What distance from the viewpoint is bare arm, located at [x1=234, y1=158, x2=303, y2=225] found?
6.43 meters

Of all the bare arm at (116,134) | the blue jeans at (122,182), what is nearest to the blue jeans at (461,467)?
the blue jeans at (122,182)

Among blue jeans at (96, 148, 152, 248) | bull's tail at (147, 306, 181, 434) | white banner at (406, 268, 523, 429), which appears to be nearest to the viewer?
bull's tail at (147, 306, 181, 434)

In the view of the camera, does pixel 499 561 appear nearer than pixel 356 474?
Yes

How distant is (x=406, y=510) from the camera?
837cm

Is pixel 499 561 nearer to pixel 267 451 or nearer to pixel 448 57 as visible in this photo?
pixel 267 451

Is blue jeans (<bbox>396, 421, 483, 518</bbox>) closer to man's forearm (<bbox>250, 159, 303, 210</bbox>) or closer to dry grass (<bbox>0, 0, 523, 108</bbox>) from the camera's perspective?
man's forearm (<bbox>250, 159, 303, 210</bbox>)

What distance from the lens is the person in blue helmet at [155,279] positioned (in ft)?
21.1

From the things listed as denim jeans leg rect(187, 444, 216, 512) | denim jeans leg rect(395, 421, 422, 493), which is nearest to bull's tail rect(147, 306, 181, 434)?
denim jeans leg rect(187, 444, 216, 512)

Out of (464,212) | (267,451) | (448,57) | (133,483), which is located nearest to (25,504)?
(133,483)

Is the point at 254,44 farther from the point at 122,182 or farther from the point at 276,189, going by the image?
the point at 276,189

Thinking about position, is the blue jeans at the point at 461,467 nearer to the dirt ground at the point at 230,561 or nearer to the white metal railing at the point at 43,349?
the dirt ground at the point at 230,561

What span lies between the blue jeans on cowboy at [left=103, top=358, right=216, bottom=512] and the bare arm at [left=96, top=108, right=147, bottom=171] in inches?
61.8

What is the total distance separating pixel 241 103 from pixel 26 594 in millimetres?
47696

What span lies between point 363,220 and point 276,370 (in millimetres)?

WHAT TO PRODUCE
Copy out the material above in its entirety. Every detail must match.

THE RESULT
What distance from the viewpoint is bare arm, located at [x1=234, y1=158, x2=303, y2=225] found?
6.43 meters

Of all the bare arm at (116,134) | the blue jeans at (122,182), what is nearest to the blue jeans at (461,467)?
the blue jeans at (122,182)

Among blue jeans at (96, 148, 152, 248) | bull's tail at (147, 306, 181, 434) | white banner at (406, 268, 523, 429), which appears to be nearest to the viewer?
bull's tail at (147, 306, 181, 434)

In the view of the camera, does pixel 499 561 appear nearer than pixel 356 474?
Yes

How distant is (x=406, y=510) from the camera?
837cm

Is pixel 499 561 nearer to pixel 267 451 or nearer to pixel 448 57 as visible in this photo?
pixel 267 451

Is blue jeans (<bbox>396, 421, 483, 518</bbox>) closer to man's forearm (<bbox>250, 159, 303, 210</bbox>) or closer to dry grass (<bbox>0, 0, 523, 108</bbox>) from the camera's perspective?
man's forearm (<bbox>250, 159, 303, 210</bbox>)

What distance from the lens is the person in blue helmet at [155,279] positioned (in ft)?
21.1

From the things listed as denim jeans leg rect(187, 444, 216, 512) | denim jeans leg rect(395, 421, 422, 493), which is nearest to bull's tail rect(147, 306, 181, 434)?
denim jeans leg rect(187, 444, 216, 512)

Out of (464,212) | (267,451) | (448,57) | (133,483), which is located nearest to (25,504)?
(133,483)

Is the point at 254,44 farther from the point at 122,182 or farther from the point at 276,189, going by the image?
the point at 276,189

Thinking about position, is the blue jeans at the point at 461,467 nearer to the dirt ground at the point at 230,561 or nearer to the white metal railing at the point at 43,349?
the dirt ground at the point at 230,561

What span lies between the blue jeans on cowboy at [left=103, top=358, right=216, bottom=512] and the bare arm at [left=96, top=108, right=147, bottom=171] in inches?
61.8

What is the total distance separating pixel 241 103 from pixel 26 594 in millimetres?
47696

What span lies between point 363,220 and point 276,370 (in millimetres)?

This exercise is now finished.